## WHAT THE EXERCISE ASKS:
Please print the data shown below without any alteration.

## SOURCE RECORDS:
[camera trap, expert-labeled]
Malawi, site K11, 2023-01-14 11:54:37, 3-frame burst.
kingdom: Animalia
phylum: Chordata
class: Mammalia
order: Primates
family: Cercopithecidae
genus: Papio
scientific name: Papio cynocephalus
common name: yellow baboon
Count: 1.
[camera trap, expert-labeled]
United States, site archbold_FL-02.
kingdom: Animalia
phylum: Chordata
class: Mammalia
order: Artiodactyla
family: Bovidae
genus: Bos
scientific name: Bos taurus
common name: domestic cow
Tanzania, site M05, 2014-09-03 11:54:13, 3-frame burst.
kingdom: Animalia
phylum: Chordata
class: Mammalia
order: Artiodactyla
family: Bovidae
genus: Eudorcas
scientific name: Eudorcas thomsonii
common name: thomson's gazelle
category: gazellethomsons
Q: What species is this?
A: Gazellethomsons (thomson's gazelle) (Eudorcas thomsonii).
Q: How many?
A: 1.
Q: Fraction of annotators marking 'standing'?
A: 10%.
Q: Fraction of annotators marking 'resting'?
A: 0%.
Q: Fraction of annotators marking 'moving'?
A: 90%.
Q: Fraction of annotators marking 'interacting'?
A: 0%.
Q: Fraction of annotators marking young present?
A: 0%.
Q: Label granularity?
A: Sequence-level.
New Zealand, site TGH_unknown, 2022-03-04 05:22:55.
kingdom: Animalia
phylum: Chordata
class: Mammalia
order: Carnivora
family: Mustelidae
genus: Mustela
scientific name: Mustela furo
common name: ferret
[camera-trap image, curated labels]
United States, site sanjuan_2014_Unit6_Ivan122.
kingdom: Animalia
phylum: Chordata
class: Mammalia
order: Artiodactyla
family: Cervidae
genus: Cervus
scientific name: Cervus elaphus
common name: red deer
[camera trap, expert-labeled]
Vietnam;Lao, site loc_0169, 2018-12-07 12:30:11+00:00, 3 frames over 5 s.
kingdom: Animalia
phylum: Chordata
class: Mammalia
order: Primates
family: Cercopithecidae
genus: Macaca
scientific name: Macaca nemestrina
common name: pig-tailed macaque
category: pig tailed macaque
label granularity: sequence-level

## RESPONSE FOR THIS EXERCISE:
[camera trap, expert-labeled]
Malawi, site K11, 2023-01-14 11:54:37, 3-frame burst.
kingdom: Animalia
phylum: Chordata
class: Mammalia
order: Primates
family: Cercopithecidae
genus: Papio
scientific name: Papio cynocephalus
common name: yellow baboon
Count: 1.
[camera trap, expert-labeled]
United States, site archbold_FL-02.
kingdom: Animalia
phylum: Chordata
class: Mammalia
order: Artiodactyla
family: Bovidae
genus: Bos
scientific name: Bos taurus
common name: domestic cow
Tanzania, site M05, 2014-09-03 11:54:13, 3-frame burst.
kingdom: Animalia
phylum: Chordata
class: Mammalia
order: Artiodactyla
family: Bovidae
genus: Eudorcas
scientific name: Eudorcas thomsonii
common name: thomson's gazelle
category: gazellethomsons
Q: What species is this?
A: Gazellethomsons (thomson's gazelle) (Eudorcas thomsonii).
Q: How many?
A: 1.
Q: Fraction of annotators marking 'standing'?
A: 10%.
Q: Fraction of annotators marking 'resting'?
A: 0%.
Q: Fraction of annotators marking 'moving'?
A: 90%.
Q: Fraction of annotators marking 'interacting'?
A: 0%.
Q: Fraction of annotators marking young present?
A: 0%.
Q: Label granularity?
A: Sequence-level.
New Zealand, site TGH_unknown, 2022-03-04 05:22:55.
kingdom: Animalia
phylum: Chordata
class: Mammalia
order: Carnivora
family: Mustelidae
genus: Mustela
scientific name: Mustela furo
common name: ferret
[camera-trap image, curated labels]
United States, site sanjuan_2014_Unit6_Ivan122.
kingdom: Animalia
phylum: Chordata
class: Mammalia
order: Artiodactyla
family: Cervidae
genus: Cervus
scientific name: Cervus elaphus
common name: red deer
[camera trap, expert-labeled]
Vietnam;Lao, site loc_0169, 2018-12-07 12:30:11+00:00, 3 frames over 5 s.
kingdom: Animalia
phylum: Chordata
class: Mammalia
order: Primates
family: Cercopithecidae
genus: Macaca
scientific name: Macaca nemestrina
common name: pig-tailed macaque
category: pig tailed macaque
label granularity: sequence-level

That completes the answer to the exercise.